▸ RECORDED DATA:
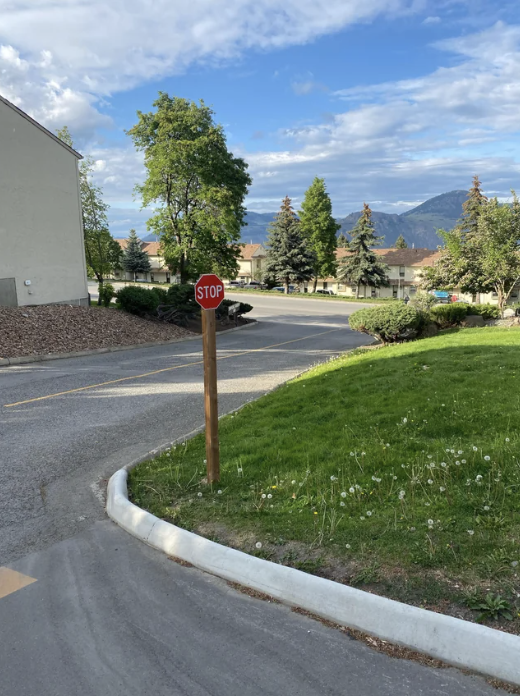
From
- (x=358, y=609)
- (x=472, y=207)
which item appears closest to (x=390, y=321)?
(x=358, y=609)

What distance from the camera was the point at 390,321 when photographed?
15.0m

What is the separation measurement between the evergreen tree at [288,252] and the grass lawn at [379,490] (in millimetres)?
45415

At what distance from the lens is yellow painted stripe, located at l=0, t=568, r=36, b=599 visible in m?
3.42

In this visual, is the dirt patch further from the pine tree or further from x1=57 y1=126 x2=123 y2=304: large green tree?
the pine tree

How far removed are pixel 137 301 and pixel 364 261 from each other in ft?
117

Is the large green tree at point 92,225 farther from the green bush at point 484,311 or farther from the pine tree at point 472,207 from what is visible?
the pine tree at point 472,207

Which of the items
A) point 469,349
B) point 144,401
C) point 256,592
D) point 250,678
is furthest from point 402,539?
point 469,349

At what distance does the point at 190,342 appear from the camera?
18.2 meters

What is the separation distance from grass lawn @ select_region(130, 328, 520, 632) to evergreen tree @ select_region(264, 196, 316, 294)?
45.4 meters

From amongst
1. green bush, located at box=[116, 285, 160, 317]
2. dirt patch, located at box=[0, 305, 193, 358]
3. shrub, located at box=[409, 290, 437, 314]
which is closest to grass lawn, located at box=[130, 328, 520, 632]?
dirt patch, located at box=[0, 305, 193, 358]

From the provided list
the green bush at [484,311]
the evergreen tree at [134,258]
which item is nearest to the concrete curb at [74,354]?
the green bush at [484,311]

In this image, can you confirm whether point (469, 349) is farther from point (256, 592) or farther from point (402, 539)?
point (256, 592)

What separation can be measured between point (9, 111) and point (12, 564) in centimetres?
1785

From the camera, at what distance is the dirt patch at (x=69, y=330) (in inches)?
547
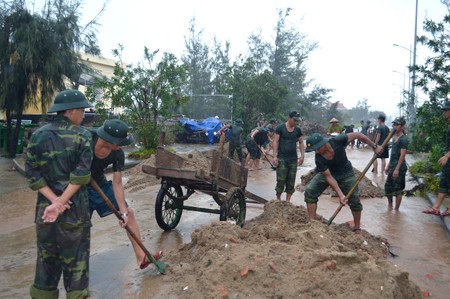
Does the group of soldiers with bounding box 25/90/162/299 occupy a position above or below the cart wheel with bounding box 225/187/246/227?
above

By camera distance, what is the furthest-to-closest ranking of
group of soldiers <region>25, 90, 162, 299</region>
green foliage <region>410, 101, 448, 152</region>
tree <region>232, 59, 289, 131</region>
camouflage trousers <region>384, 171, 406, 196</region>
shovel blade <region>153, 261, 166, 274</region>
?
tree <region>232, 59, 289, 131</region>
green foliage <region>410, 101, 448, 152</region>
camouflage trousers <region>384, 171, 406, 196</region>
shovel blade <region>153, 261, 166, 274</region>
group of soldiers <region>25, 90, 162, 299</region>

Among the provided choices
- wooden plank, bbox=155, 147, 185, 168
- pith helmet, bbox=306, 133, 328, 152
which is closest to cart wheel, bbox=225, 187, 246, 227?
wooden plank, bbox=155, 147, 185, 168

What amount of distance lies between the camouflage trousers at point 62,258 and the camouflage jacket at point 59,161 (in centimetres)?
8

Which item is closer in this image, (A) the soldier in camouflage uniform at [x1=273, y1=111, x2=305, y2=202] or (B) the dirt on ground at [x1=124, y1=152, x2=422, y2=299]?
(B) the dirt on ground at [x1=124, y1=152, x2=422, y2=299]

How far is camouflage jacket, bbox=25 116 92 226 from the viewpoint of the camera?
326 cm

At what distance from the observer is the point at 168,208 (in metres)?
6.41

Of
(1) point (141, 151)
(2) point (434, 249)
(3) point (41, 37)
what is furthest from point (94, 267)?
(3) point (41, 37)

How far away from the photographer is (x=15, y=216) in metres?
7.86

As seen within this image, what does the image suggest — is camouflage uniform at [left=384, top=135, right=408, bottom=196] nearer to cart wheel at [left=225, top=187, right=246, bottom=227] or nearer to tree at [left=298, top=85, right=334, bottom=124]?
cart wheel at [left=225, top=187, right=246, bottom=227]

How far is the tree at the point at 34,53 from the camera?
14016 millimetres

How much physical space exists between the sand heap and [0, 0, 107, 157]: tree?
11483mm

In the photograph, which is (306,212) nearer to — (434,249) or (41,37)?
(434,249)

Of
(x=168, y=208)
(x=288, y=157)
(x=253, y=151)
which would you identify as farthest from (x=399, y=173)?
(x=253, y=151)

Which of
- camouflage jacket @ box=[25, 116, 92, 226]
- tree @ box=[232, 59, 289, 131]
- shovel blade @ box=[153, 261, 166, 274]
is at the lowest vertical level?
shovel blade @ box=[153, 261, 166, 274]
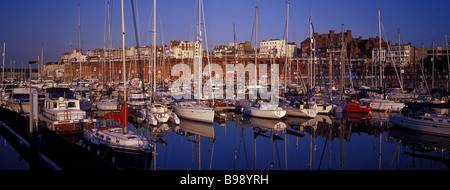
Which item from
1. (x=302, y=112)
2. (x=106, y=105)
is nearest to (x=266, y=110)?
(x=302, y=112)

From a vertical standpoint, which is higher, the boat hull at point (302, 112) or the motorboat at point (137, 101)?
the motorboat at point (137, 101)

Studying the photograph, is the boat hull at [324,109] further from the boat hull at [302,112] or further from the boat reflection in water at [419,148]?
the boat reflection in water at [419,148]

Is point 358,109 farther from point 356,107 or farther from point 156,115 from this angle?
point 156,115

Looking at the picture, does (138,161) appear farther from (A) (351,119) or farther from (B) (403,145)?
(A) (351,119)

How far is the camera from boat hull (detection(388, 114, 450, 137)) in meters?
22.3

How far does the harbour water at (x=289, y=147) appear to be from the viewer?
1644cm

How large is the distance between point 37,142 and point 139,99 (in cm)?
2111

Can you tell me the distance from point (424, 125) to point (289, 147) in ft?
32.7

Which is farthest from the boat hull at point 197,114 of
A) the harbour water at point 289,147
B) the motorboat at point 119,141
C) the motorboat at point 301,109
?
the motorboat at point 119,141

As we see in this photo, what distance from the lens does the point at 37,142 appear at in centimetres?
1425

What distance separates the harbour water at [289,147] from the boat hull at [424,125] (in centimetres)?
44

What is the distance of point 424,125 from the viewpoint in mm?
23250

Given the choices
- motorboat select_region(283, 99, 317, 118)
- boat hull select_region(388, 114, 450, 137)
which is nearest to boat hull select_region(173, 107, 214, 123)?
motorboat select_region(283, 99, 317, 118)

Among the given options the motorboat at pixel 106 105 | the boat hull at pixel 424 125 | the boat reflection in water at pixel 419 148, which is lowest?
the boat reflection in water at pixel 419 148
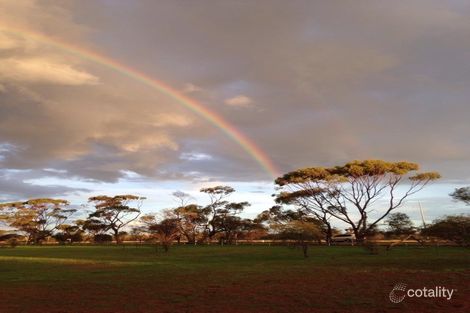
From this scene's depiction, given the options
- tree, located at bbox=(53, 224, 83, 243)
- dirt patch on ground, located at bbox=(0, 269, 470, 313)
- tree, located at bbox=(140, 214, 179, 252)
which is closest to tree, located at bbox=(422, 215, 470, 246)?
dirt patch on ground, located at bbox=(0, 269, 470, 313)

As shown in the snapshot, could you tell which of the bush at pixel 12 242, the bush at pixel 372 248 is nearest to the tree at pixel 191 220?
the bush at pixel 12 242

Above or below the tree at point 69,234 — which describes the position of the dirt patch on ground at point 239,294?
below

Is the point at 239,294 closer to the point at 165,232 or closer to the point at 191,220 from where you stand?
the point at 165,232

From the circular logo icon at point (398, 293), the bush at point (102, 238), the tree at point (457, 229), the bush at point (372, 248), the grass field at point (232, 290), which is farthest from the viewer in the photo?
the bush at point (102, 238)

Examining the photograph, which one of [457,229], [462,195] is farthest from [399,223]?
[457,229]

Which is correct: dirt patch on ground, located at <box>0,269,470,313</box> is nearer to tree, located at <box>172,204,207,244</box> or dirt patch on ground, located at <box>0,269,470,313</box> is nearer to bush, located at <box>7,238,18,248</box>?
tree, located at <box>172,204,207,244</box>

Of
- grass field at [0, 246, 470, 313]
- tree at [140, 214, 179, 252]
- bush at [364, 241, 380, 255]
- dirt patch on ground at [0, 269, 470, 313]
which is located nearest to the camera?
dirt patch on ground at [0, 269, 470, 313]

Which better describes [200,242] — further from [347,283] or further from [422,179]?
[347,283]

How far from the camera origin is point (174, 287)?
60.3 feet

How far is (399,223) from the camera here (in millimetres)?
63719

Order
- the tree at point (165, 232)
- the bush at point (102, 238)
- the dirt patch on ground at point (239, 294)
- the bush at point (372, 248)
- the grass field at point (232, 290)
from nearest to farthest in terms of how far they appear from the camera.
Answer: the dirt patch on ground at point (239, 294)
the grass field at point (232, 290)
the bush at point (372, 248)
the tree at point (165, 232)
the bush at point (102, 238)

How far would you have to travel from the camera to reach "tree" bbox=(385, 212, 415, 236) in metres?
62.2

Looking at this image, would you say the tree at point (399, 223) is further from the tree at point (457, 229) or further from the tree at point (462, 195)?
the tree at point (457, 229)

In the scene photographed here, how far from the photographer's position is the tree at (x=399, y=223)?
62250 millimetres
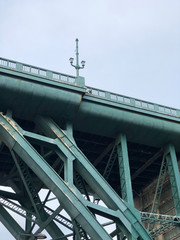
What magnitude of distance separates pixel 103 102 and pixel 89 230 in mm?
9768

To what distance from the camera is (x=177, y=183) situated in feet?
121

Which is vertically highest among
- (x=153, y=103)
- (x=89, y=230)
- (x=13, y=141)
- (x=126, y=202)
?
(x=153, y=103)

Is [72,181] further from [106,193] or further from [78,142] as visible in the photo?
[78,142]

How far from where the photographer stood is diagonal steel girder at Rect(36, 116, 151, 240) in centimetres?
3253

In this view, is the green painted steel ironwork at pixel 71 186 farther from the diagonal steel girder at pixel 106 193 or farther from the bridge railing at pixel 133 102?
the bridge railing at pixel 133 102

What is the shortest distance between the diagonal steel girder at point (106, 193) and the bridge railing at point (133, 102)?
15.0 feet

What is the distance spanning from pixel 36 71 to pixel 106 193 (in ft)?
33.3

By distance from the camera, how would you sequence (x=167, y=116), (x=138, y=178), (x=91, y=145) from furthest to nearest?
1. (x=138, y=178)
2. (x=91, y=145)
3. (x=167, y=116)

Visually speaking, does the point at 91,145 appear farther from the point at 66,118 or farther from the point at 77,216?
the point at 77,216

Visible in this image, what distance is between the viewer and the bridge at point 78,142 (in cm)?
3225

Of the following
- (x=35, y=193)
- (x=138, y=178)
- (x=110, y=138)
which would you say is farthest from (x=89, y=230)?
(x=138, y=178)

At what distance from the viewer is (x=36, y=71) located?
1375 inches

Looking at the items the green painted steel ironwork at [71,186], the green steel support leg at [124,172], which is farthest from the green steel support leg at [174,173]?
the green painted steel ironwork at [71,186]

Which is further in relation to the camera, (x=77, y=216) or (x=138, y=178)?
(x=138, y=178)
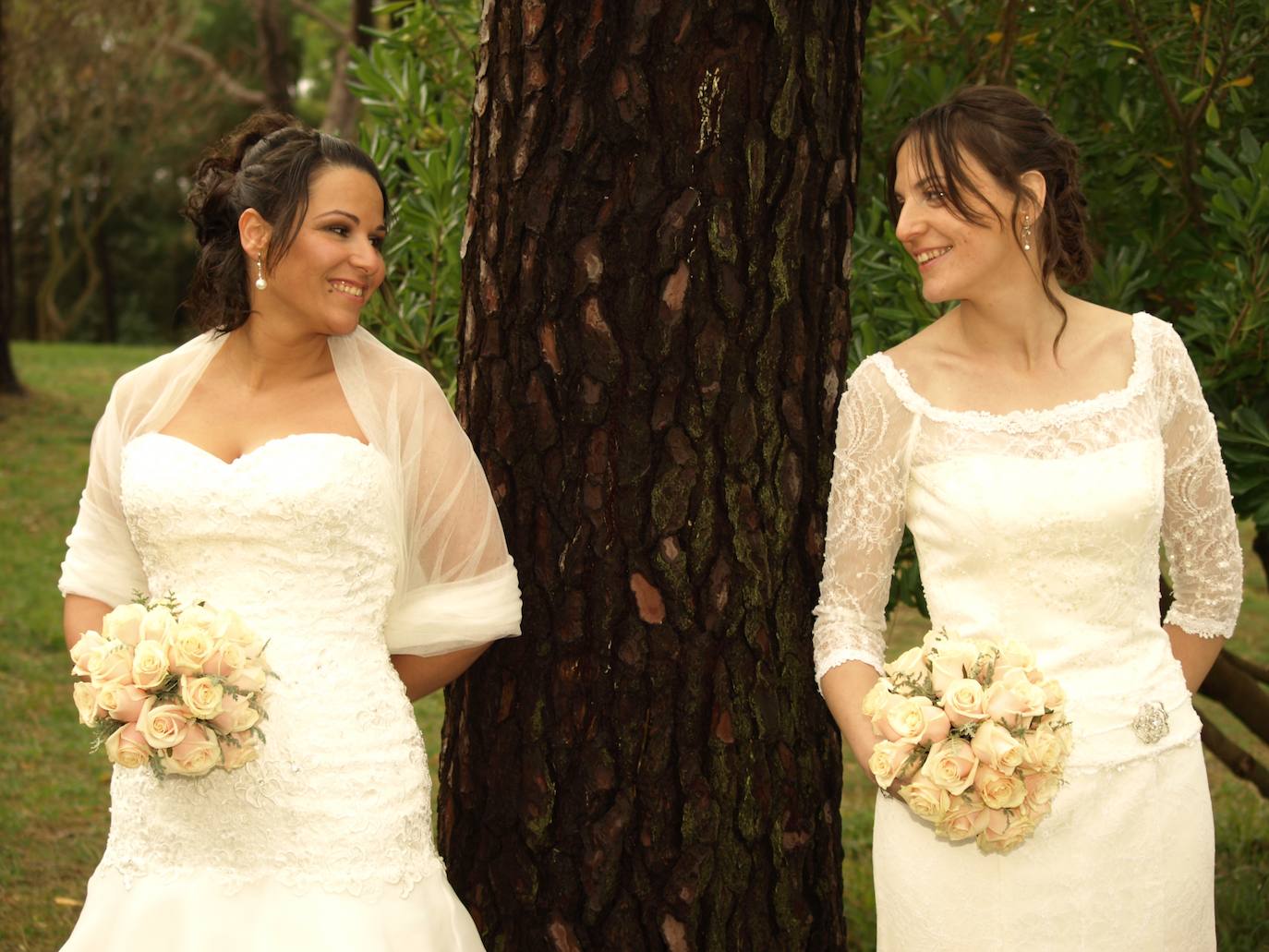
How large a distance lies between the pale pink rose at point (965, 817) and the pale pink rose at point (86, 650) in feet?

▸ STATED TASK: Pictures aside, set down the lines from the one containing "In the scene" through the end of the records above, exactly and only those.

▸ RESPONSE TO THIS EXERCISE:
In the scene photographed here, how far from the photographer's position is the tree at (x=399, y=223)?
62250 millimetres
What magnitude of distance separates pixel 103 102 and pixel 89 230 in mm?
9768

To what distance from the camera is (x=177, y=183) situated in feet?
121

Which is vertically highest among
- (x=153, y=103)
- (x=89, y=230)
- (x=13, y=141)
- (x=126, y=202)
?
(x=153, y=103)

Is [72,181] further from [106,193] or further from [78,142] as visible in the photo?
[78,142]

How far from where the photographer stood is diagonal steel girder at Rect(36, 116, 151, 240) in centimetres?
3253

In this view, is the green painted steel ironwork at pixel 71 186 farther from the diagonal steel girder at pixel 106 193 or farther from the bridge railing at pixel 133 102?
the bridge railing at pixel 133 102

What is the shortest distance between the diagonal steel girder at point (106, 193) and the bridge railing at point (133, 102)?
15.0 feet

What is the distance spanning from pixel 36 71 to pixel 106 193 (in ft)?
33.3

By distance from the camera, how would you sequence (x=167, y=116), (x=138, y=178), (x=91, y=145) from furthest to nearest?
1. (x=138, y=178)
2. (x=91, y=145)
3. (x=167, y=116)

Visually speaking, does the point at 91,145 appear farther from the point at 66,118 or farther from the point at 77,216?
the point at 77,216

Visible in this image, what distance is between the viewer and the bridge at point 78,142 (in cm)?
3225

Of the following
- (x=35, y=193)
- (x=138, y=178)
- (x=110, y=138)
which would you say is farthest from (x=89, y=230)?
(x=138, y=178)

At what distance from the viewer is (x=36, y=71) located?
1375 inches

Looking at the items the green painted steel ironwork at [71,186], the green steel support leg at [124,172], which is farthest from the green steel support leg at [174,173]?
the green painted steel ironwork at [71,186]

Which is further in relation to the camera, (x=77, y=216) or (x=138, y=178)?
(x=138, y=178)
How large a distance lies between the pale pink rose at point (965, 817) and the pale pink rose at point (86, 650) in feet?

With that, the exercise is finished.